In the Ohm speakers page, what is the acoustical technique that gives Ohm speakers Full Room Stereo called?

*Text block:*
******

Why Ohm? In short, our patented driver technology allows us to create the best possible listening experience. Read below to discover some of the elements of what makes Ohm speakers unique.

  • Full Room Stereo

    You will hear a wide, tall and deep 3-D sonic image of the performers from almost any place in the room - not only in one tiny spot directly in front of the speakers.

    True high fidelity loudspeakers should be able to create a three dimensional (3-D) sonic picture of a musical performance.

    Conventional speakers that can do this are few and far between, and only the listener sitting directly in front of the speakers would enjoy the full benefits. Everyone else in the room would hear a performance dominated by sound from the nearest speaker.


    With Ohm Acoustics speakers, all the listeners in the room hear a balanced 3-D image. Wherever you sit in the room, the extra distance the sound has to travel to reach you from the speaker is exactly offset by that speaker’s louder output from that direction. If the same level of sound is fed to both speakers, the listeners on the far left hear both speakers at the same level, even though they are much farther from the right speaker than the left.

    This acoustical technique is called Controlled Directivity, and it takes advantage of the fact that humans localize the source of sound using different cuing mechanisms at different frequencies. It isn’t enough to merely aim speakers diagonally across the listening area. In each frequency range the output level and directivity must be carefully regulated to achieve the desired results. This Full Room Stereo capability allows everyone in the room to enjoy the performance as much as the person sitting in dead center. All Ohm speakers are designed to deliver Full Room Stereo.

  • 3-D Stereo Imaging

    If the music recording or sound track is well-produced, you’ll hear each performer’s exact location in height, width and depth. The ambiance of the performance hall will be accurately conveyed across your listening room. As The New York Times said about the Walsh 2, it ”…creates a reach-out-and-touch-it realism.” Movie sound tracks will transport you to the location of the film and draw you into the scene.

  • Wave Form Fidelity

    Sound is the varying of pressure over time. A chart of this for an event is its ”wave-form”. A microphone converts the pressure into an electrical signal. With a perfect microphone the electrical wave-form will match the sound wave-form. When you ”receive” the actual wave-form output of the sound from Ohm Loudspeakers, it closely matches the electrical wave-form input to the loudspeaker. This is not true with most loudspeakers, but with Ohms you accurately hear what was recorded. You can recognize the original source and subtle distinct characteristics: a bass guitar sounds like a bass guitar (not a bass violin), and a nine millimeter automatic sounds like a nine millimeter automatic (not a .22 revolver). Ohm loudspeakers do not add a character of their own. When you listen through Ohm loudspeakers you actually hear the source.

******

*Information shown:*
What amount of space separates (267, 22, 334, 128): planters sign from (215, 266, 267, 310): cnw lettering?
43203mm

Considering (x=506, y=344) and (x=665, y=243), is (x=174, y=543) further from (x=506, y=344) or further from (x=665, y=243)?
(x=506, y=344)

******

*Task response:* Controlled Directivity.